With laboured breath, he leaned against the door-frame, gazing into the kitchen. Were it not for death's agony, he would have thought himself already in heaven: there, spread out upon waxed paper on the kitchen table were literally hundreds of his favourite chocolate chip cookies.
Was it heaven? Or was it one final act of heroic love from his devoted wife, seeing to it that he left this world a happy man?
Mustering one great final effort, he threw himself toward the table, landing on his knees in a rumpled posture.
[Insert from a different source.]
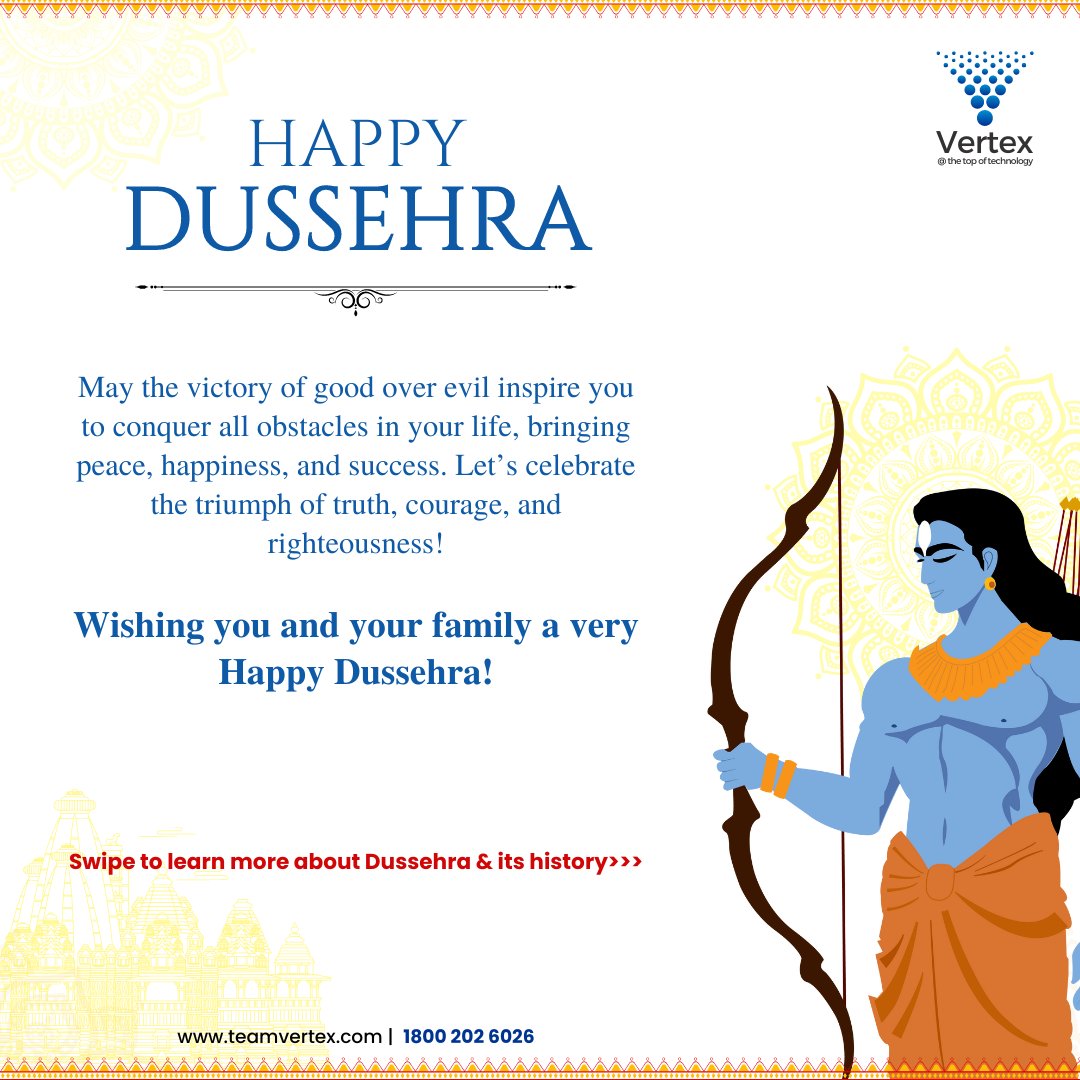 vertex_techsol's tweet image. Happy Dussehra! 🌿✨

Celebrating the triumph of good over evil, truth over lies, and light over darkness. This Dussehra, let’s embrace the spirit of victory and start anew with hope and courage. Wishing you and your loved ones happiness, peace, and success.

#Dussehra  #Festive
His parched lips parted: the wondrous taste of the cookie was already in his mouth, seemingly bringing him back to life.
The aged and withered hand trembled on its way to a cookie at the edge of the table, when it was suddenly smacked with a spatula by his wife.
"Stay out of those," she said, "they're for the funeral."
There was a preacher who fell in the ocean and he couldn't swim. When a boat came by, the captain yelled, "Do you need help, sir?"
The preacher calmly said "No, God will save me."
A little later, another boat came by and a fisherman asked, "Hey, do you need help?"
The preacher replied again, "No God will save me."
Eventually the preacher drowned & went to heaven.
The preacher asked God, "Why didn't you save me?"
God replied, "Fool, I sent you two boats!"
Mick and Paddy went into a diner and ordered two drinks. They then took their sandwiches from their lunch boxes and started to eat. Seeing this, the waiter told them: "Sorry, but you can't eat your own sandwiches in here!"
Mick and Paddy looked at each other, shrugged their shoulders, and exchanged sandwiches.